Brasileiros que vivem em Minnesota relatam medo e tensão diante do aumento da presença do ICE, a polícia de imigração dos EUA, desde dezembro. André (nome fictício), que mora próximo a Minneapolis, conta que permaneceu 29 dias trancado em casa com a esposa e um primo, evitando sair após relatos de carros parados por horas em frente a prédios e agentes circulando pelas ruas.

André, sem inglês fluente e sem status migratório regular, está há três anos no estado, onde trabalha na construção civil. Segundo o censo dos EUA, cerca de 2.500 brasileiros vivem em Minnesota — 0,05% da população local, bem menos que os 110 mil registrados na Flórida. Após ver conhecidos serem detidos, ele decidiu permanecer em casa, recebendo alimentos de amigos com situação regular no país. “Na rua, eu sei que eles estão pegando e vão me pegar. Em casa, eu tenho certeza de que eles não vão arrebentar minha porta”, relatou.

Com o fim das reservas financeiras, André voltou a sair de casa após quase um mês confinado. Ele relata que os agentes do ICE mudaram a abordagem após a morte de um americano durante operação. “Eles ficam quietos, esperando aparecer alguém”, afirma.

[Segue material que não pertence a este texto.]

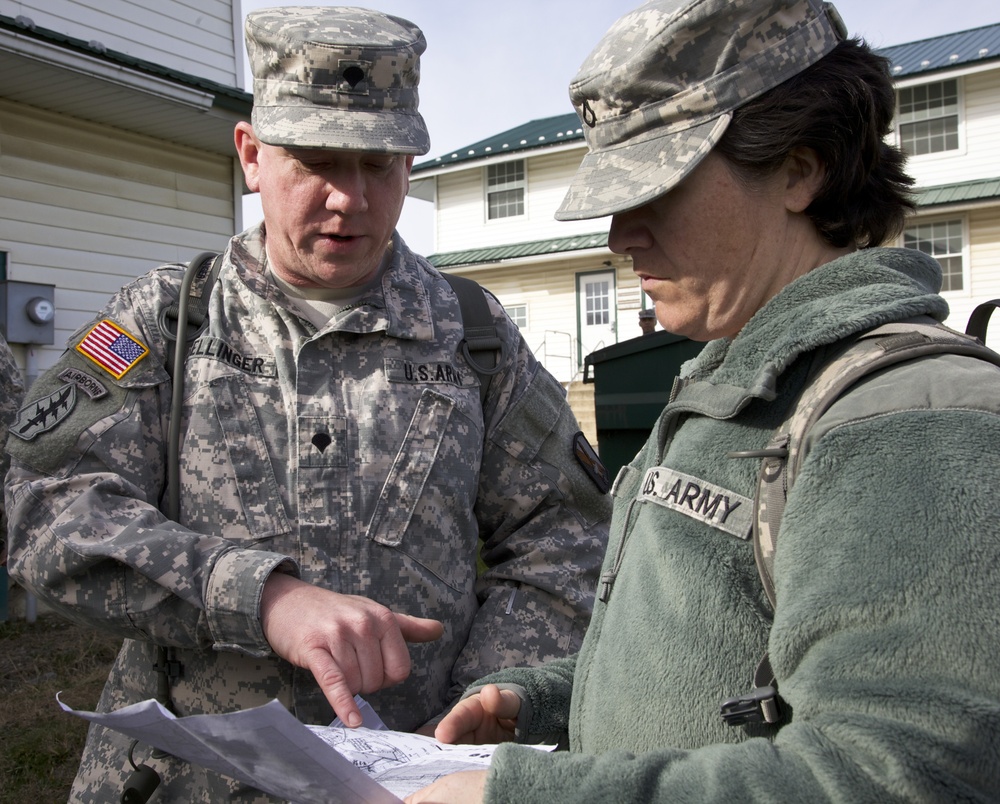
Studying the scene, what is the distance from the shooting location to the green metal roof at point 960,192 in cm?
1573

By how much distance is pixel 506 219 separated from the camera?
830 inches

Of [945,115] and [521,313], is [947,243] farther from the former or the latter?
[521,313]

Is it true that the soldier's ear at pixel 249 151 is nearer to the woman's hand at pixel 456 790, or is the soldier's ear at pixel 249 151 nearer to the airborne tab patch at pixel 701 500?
the airborne tab patch at pixel 701 500

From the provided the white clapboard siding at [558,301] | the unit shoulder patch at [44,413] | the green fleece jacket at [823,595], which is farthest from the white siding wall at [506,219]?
the green fleece jacket at [823,595]

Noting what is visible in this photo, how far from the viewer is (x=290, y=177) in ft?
7.48

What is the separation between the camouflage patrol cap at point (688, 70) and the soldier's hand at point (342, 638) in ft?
2.78

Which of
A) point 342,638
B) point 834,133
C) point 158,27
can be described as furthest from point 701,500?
point 158,27

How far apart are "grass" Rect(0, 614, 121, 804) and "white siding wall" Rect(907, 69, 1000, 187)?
15017 mm

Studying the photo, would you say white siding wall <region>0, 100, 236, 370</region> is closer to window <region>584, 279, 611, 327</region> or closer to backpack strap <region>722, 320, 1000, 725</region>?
backpack strap <region>722, 320, 1000, 725</region>

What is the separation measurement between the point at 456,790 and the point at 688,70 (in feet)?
3.40

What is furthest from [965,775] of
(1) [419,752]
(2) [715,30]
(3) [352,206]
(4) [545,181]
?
(4) [545,181]

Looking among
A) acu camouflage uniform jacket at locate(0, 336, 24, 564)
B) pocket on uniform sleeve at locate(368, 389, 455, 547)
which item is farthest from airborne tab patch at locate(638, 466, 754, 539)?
acu camouflage uniform jacket at locate(0, 336, 24, 564)

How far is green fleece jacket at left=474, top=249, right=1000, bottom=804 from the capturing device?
2.93 ft

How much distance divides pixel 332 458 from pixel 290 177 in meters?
0.68
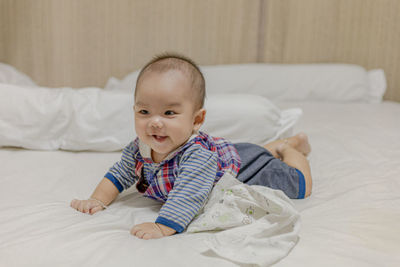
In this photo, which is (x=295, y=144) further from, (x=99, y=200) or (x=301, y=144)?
(x=99, y=200)

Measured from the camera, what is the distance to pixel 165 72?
87cm

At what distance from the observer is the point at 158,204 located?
968mm

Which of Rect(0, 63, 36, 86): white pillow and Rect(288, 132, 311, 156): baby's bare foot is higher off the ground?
Rect(0, 63, 36, 86): white pillow

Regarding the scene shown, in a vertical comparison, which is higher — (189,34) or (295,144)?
(189,34)

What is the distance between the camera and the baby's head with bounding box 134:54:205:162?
0.85 meters

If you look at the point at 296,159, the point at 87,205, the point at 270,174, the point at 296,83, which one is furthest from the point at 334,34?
the point at 87,205

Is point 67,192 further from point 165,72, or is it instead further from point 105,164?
point 165,72

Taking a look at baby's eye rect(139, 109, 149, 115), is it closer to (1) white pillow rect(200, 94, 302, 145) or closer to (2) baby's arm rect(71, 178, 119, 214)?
(2) baby's arm rect(71, 178, 119, 214)

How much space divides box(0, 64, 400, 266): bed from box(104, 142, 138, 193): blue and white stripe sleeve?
0.13ft

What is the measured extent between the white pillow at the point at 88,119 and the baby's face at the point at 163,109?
1.44 feet

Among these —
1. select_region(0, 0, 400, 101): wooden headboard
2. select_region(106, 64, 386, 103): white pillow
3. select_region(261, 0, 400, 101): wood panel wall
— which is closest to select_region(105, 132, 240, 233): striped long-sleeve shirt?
select_region(106, 64, 386, 103): white pillow

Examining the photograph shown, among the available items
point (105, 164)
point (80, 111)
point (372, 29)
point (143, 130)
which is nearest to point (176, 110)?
point (143, 130)

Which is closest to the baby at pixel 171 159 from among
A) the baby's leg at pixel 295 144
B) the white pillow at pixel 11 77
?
the baby's leg at pixel 295 144

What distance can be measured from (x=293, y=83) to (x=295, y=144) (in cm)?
98
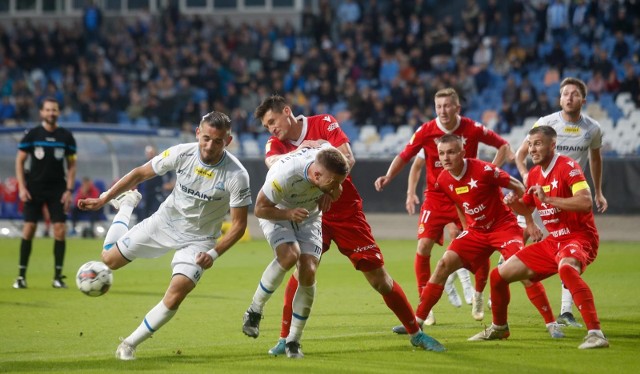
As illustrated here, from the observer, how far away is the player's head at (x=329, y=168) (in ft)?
25.7

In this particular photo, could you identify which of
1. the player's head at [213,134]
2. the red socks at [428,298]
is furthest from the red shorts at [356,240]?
the player's head at [213,134]

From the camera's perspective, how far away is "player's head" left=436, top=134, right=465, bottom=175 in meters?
9.58

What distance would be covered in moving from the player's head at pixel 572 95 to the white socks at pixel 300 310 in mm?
4071

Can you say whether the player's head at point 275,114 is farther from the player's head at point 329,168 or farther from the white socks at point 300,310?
the white socks at point 300,310

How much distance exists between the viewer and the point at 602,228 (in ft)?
72.8

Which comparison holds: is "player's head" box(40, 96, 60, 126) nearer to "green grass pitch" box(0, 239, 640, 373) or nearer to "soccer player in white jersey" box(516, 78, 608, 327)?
"green grass pitch" box(0, 239, 640, 373)

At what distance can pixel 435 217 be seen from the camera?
1093 centimetres

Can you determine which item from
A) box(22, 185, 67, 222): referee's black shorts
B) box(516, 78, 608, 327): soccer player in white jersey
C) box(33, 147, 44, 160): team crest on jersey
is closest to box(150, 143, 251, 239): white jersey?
box(516, 78, 608, 327): soccer player in white jersey

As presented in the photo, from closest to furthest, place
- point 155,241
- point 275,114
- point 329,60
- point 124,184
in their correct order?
point 124,184 < point 155,241 < point 275,114 < point 329,60

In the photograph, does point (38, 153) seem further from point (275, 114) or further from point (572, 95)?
point (572, 95)

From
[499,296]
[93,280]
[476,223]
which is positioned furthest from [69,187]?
[499,296]

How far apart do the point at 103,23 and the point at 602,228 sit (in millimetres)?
21339

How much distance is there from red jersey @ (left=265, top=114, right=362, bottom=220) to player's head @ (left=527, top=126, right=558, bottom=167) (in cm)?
164

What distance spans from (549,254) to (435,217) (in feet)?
6.82
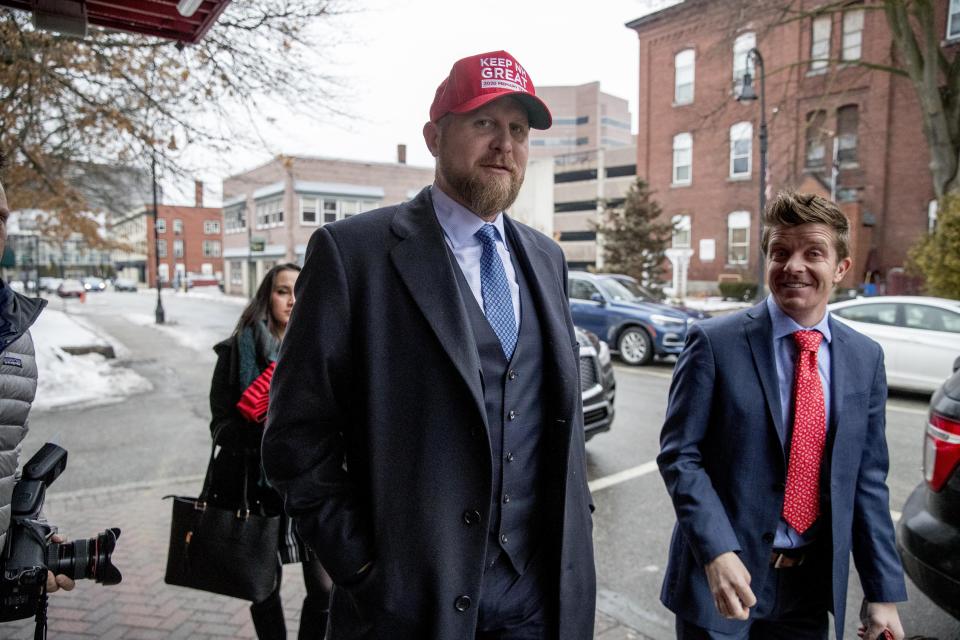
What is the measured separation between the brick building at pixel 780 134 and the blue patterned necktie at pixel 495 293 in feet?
75.2

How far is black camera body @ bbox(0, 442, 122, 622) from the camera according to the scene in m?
1.87

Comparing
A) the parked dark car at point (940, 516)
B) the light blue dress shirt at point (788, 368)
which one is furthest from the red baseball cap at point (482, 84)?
the parked dark car at point (940, 516)

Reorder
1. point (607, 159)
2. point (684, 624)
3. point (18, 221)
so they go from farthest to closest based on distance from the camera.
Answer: point (607, 159) < point (18, 221) < point (684, 624)

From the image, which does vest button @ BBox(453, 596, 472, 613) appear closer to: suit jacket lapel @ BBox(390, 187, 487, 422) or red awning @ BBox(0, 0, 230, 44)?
suit jacket lapel @ BBox(390, 187, 487, 422)

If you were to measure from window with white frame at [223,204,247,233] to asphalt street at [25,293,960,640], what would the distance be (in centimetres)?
3985

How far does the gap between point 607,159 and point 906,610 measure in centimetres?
5841

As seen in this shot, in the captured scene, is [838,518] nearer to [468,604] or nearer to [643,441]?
[468,604]

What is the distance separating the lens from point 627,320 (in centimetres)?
1276

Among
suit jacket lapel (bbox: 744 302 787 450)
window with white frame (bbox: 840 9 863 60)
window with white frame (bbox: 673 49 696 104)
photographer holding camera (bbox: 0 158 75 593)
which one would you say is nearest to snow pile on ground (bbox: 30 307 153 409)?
photographer holding camera (bbox: 0 158 75 593)

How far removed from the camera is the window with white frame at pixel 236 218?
163 ft

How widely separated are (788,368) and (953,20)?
28438mm

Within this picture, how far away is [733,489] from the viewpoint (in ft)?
6.91

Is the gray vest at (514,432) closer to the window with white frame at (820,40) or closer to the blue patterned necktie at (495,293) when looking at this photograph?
the blue patterned necktie at (495,293)

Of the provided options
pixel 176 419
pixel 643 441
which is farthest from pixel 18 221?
pixel 643 441
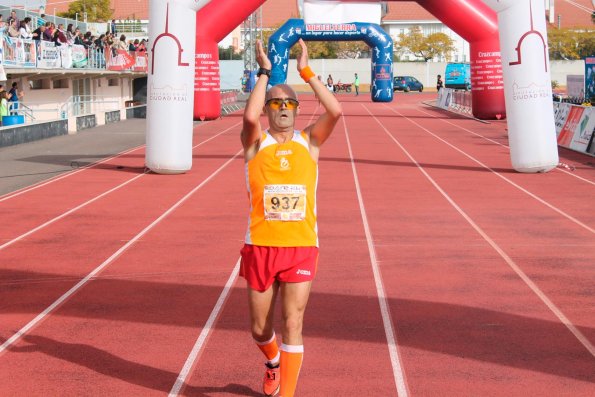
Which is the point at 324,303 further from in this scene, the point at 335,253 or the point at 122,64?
the point at 122,64

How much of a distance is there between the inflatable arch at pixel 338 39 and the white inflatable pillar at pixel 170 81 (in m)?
22.4

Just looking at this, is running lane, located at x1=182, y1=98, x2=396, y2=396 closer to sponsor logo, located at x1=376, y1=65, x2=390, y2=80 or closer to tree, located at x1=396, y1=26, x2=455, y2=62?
sponsor logo, located at x1=376, y1=65, x2=390, y2=80

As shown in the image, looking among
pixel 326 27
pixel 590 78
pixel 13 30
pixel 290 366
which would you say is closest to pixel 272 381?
pixel 290 366

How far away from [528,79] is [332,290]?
10.9m

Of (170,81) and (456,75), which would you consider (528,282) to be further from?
(456,75)

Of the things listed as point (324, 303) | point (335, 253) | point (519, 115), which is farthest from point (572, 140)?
point (324, 303)

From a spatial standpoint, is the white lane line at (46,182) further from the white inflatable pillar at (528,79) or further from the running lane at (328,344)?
the white inflatable pillar at (528,79)

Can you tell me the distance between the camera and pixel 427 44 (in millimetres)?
100562

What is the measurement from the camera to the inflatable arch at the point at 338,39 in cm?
4434

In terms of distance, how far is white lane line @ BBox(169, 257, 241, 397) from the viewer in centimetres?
636

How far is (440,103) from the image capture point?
52531mm

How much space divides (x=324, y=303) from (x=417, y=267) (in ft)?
6.42

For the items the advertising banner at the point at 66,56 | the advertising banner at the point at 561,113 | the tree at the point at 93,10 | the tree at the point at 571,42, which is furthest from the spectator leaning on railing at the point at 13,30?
the tree at the point at 571,42

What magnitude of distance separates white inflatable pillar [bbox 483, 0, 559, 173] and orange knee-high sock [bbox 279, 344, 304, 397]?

A tensão também afeta quem está legalmente no país. Katia Mitchell, 53, cidadã americana há quase três décadas, evita locais de grande movimento por medo de suspeitas devido ao sotaque. “Hoje eu tenho medo. Só saio com passaporte e outros documentos. Quero ter mais provas se me pararem”, diz.

Katia apoia famílias brasileiras e hispânicas em situação irregular, fazendo entregas de alimentos nas portas dos apartamentos. A experiência, segundo ela, é emocionalmente exaustiva. “Você ajuda, mas sai tremendo”, resume. A rede de solidariedade cresce em meio ao clima de medo.